Personally I think it's insane to increase CO2 levels by that amount in just a few decades and expect there to be no bad consequences.

6. nvm0n2 ◴[] No.37374660{4}[source]
> There is no doubt that at least during the last two thousand years there has never been any period with temperatures as high as during the last 40 years

The archaeological record says the opposite. I don't know what Latin or Greek texts you're reading because they are full of references to things that can't be done today.

The Vikings were practicing agriculture in Greenland. [1] That's impossible now, it's too cold.

The Greenland climate was a bit warmer than it is today, and the southernmost tip of the great island was luscious and green and no doubt tempted Eric the Red and his followers. This encouraged them to cultivate some of the seed corn they brought with them from Iceland.

Bison skeletons have been found in mountain caves at altitudes that imply it was drastically warmer in the past [2].

From this it can be concluded that the beech limit but also the forest line during the »wisent time« (6,000 to 1,200 years before today) was much higher and the average summer temperature had to be at least 3 to 6 °C higher than today. Oaks (Quercus) at an altitude of 1,450 metres around 2,000 years ago also indicate a climate approximately 4 to 7 °C warmer than today.

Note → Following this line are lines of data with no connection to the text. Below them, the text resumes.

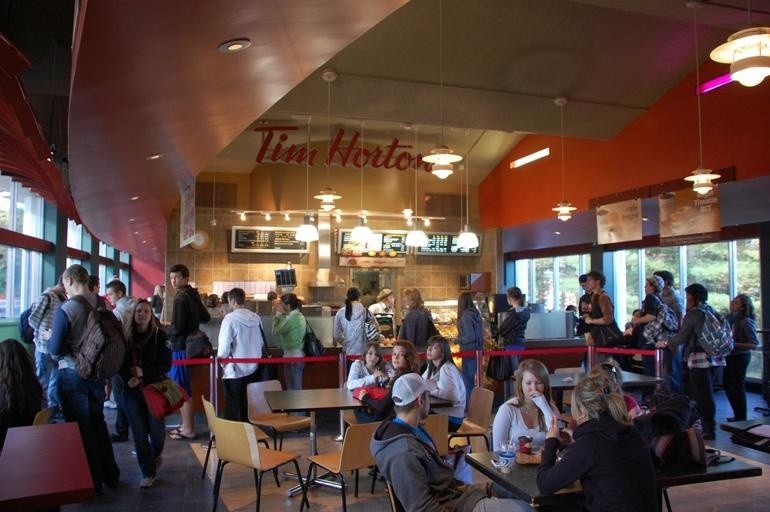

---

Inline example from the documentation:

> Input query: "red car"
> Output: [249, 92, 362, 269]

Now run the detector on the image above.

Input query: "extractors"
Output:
[305, 214, 343, 290]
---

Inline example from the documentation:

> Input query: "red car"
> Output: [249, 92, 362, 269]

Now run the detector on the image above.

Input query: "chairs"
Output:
[32, 404, 57, 426]
[186, 364, 769, 512]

This is well beyond the level that climatologists assure us means global destruction.

The fact that it was warmer in the past was not actually considered controversial up until Michael Mann started drawing his incorrect hockey-stick graphs. Go back just 20 years and you'll find the warmth of the Roman period being discussed quite openly, like this map [3] of suspected Roman England vineyard locations in which one is as far north as Lincolnshire, impossible in today's climate. This 2001 archaeological paper doesn't comment on the fact that it was warmer back then because everyone knew it and the fact was considered unremarkable.

Climatologists have done a great job of not only erasing this history but making it verboten to point out. Yet the problematic facts remain. Climatology doesn't have reliable methods for reconstructing past temperatures, has sparse data even for the modern era and routinely makes claims directly at odds with very well understood historical evidence.